Lekarz opuszcza intensywną terapię, żegna go cały oddział. Wzruszające wideo ze szpitala
Zakażony koronawirusem trzy tygodnie leżał w bardzo ciężkim stanie pod respiratorem. Ozdrowiał nagle w Niedzielę Wielkanocną. Gdy opuszczał intensywną terapię, jego koledzy żegnali go brawami – takie wideo z hiszpańskiego szpitala przesłała nam bydgoszczanka Maja Lietz.
Rafael Andarias przyjaźni się z mężem bydgoszczanki - Julio, który również jest lekarzem, razem pracowali w szpitalu publicznym w Deni koło Alicante. To właśnie tam przebywa już ponad miesiąc 63-letni doktor, który zachorował na Covid-19.
- Na co dzień Rafael pracuje na ostrym dyżurze. Po zakażeniu koronawirusem zachorował bardzo ciężko. Ponad trzy tygodnie leżał w śpiączce, pod respiratorem. Lekarze mówili, że cudu potrzeba, by wyzdrowiał. Największy kryzys nadszedł tuż przed Wielkanocą – w nocy z soboty na niedzielę – opowiada pochodząca z Bydgoszczy Maja Lietz.
I wtedy wydarzył się cud – lekarz ozdrowiał w Niedzielę Wielkanocną, gdy Kościół świętuje dzień zmartwychwstania Chrystusa. - Była ogromna radość. Po 23 dniach pod respiratorem mógł wreszcie opuścić intensywną terapię – mówi bydgoszczanka.

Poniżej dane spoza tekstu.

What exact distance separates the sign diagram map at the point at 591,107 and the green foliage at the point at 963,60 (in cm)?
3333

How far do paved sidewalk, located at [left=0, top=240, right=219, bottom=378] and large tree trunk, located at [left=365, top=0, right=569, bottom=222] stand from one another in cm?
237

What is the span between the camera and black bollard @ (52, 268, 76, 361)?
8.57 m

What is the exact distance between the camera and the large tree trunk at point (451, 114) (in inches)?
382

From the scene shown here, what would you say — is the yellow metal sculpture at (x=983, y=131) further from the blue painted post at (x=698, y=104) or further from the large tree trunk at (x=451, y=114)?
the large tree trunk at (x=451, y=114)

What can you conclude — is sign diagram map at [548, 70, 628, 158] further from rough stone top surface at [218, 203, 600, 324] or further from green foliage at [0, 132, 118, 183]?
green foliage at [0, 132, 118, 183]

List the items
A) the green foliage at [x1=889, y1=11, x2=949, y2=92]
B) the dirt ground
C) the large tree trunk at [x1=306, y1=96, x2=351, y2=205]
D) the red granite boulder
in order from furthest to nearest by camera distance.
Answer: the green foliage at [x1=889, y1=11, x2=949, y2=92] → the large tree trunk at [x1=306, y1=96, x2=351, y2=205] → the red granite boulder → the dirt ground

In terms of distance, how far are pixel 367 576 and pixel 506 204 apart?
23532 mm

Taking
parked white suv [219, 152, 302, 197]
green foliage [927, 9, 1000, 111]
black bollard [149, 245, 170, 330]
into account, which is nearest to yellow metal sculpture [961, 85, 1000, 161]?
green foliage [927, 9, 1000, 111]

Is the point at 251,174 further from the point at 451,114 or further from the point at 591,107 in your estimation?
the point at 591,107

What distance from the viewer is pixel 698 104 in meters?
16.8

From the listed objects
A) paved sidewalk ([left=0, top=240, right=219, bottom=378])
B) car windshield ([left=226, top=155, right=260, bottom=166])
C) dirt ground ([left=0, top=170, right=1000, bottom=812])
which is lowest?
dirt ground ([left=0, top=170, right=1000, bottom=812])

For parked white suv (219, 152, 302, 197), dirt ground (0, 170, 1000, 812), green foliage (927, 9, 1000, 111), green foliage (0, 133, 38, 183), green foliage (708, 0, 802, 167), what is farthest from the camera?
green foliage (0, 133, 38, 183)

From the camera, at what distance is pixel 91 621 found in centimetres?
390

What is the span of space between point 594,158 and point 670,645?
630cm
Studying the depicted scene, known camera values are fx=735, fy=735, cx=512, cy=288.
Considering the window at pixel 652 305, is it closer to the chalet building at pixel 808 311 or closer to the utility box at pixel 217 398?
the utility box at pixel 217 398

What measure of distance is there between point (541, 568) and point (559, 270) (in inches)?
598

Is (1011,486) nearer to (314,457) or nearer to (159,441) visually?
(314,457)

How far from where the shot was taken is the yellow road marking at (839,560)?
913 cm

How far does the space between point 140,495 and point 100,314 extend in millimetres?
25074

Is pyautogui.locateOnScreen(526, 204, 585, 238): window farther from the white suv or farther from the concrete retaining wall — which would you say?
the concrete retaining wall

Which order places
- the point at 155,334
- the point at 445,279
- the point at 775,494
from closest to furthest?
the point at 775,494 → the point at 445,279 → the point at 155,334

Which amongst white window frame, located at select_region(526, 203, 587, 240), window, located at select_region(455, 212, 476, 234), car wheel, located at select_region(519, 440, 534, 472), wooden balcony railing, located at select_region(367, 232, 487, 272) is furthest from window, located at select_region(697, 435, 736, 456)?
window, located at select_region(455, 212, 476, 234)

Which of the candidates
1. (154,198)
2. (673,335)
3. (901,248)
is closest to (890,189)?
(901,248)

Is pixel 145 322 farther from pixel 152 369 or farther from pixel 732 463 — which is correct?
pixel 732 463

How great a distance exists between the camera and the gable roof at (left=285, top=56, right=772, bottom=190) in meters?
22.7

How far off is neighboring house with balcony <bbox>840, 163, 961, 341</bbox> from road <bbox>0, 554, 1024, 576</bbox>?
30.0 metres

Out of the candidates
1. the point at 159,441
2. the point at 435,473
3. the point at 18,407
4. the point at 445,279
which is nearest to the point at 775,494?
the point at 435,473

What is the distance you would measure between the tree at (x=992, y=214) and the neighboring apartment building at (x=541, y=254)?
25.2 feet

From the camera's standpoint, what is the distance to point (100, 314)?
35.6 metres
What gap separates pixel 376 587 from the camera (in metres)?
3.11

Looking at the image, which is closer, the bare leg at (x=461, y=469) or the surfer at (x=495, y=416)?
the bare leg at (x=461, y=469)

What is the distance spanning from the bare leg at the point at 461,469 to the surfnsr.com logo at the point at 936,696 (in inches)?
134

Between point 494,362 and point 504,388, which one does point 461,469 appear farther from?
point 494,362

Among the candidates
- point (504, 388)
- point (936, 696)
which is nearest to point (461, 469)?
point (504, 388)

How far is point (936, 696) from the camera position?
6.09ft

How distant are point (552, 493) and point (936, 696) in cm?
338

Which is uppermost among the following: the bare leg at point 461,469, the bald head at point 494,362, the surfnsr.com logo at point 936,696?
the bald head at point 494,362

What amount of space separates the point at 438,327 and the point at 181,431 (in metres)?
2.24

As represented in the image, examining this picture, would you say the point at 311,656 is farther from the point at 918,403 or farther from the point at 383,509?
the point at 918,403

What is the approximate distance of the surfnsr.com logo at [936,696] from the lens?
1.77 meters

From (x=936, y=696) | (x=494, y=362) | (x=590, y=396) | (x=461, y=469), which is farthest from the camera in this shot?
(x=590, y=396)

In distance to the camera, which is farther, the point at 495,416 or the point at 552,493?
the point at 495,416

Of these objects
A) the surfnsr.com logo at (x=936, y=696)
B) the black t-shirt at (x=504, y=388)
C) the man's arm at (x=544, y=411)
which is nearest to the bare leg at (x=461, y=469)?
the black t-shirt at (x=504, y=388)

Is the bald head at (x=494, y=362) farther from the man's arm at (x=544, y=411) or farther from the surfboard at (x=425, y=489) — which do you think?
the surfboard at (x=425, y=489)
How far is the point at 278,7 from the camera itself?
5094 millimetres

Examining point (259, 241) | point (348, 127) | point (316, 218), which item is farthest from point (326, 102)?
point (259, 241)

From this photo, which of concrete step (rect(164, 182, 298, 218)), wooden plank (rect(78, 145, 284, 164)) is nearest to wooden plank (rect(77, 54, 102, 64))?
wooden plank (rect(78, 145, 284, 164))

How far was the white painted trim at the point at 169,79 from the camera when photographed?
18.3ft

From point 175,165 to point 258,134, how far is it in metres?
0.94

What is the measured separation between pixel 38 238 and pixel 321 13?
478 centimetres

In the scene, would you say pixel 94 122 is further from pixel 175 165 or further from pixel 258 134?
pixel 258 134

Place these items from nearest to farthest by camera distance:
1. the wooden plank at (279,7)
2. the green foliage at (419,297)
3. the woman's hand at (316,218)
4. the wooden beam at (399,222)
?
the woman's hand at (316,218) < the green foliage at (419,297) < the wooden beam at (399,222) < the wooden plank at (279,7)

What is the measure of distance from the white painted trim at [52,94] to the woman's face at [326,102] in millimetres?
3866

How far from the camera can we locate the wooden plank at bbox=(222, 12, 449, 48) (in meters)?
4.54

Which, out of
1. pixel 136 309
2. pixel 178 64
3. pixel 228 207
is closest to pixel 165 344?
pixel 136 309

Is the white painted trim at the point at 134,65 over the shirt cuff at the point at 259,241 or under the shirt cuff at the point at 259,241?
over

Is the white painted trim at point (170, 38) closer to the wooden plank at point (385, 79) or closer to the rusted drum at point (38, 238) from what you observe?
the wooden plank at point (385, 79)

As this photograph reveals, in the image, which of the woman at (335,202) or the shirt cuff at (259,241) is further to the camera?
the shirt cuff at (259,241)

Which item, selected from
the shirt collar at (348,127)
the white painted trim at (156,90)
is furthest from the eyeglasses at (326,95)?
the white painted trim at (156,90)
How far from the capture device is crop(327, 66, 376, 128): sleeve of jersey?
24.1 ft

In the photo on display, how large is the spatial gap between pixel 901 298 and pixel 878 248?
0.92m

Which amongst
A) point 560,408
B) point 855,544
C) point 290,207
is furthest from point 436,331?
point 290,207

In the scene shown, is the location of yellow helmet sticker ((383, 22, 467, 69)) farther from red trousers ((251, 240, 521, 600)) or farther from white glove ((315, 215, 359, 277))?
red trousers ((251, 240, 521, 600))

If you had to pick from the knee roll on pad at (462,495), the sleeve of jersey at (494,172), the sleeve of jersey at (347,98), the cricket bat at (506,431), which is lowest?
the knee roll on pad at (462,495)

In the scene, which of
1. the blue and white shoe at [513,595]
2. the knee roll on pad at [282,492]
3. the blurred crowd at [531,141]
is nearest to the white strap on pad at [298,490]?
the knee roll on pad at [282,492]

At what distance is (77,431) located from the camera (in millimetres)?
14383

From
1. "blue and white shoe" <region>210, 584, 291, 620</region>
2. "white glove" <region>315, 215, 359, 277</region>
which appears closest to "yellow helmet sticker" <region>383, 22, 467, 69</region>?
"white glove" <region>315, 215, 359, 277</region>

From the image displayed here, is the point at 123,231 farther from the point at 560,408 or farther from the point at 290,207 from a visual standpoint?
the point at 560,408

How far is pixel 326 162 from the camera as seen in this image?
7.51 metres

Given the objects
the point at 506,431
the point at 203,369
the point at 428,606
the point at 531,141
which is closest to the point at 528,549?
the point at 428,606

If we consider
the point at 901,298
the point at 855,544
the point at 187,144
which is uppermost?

Ten moment właśnie uwieczniony został na krótkim wideo ze szpitala, przesłanym do naszej redakcji. Wyraźnie wzruszony lekarz żegnany jest przez swoich kolegów brawami.
- Rafael ciągle jeszcze przebywa w szpitalu. Mówił nam, że będzie potrzebował rehabilitacji, bo po chorobie ma nawet problemy z chodzeniem – mówi Maja Lietz. Jak dodaje, takie spontaniczne reakcje personelu szpitali nie są w Hiszpanii rzadkością. - To się staje powszechne – pacjenci wyleczeni z Covid-19 żegnani są brawami. Medycy cieszą się, że udało im się uratować kolejne życie – opowiada.
Do poniedziałku w Hiszpanii zmarło łącznie z powodu zakażenia koronawirusem ponad 23,5 tys. osób, a zainfekowanych było blisko 210 tys.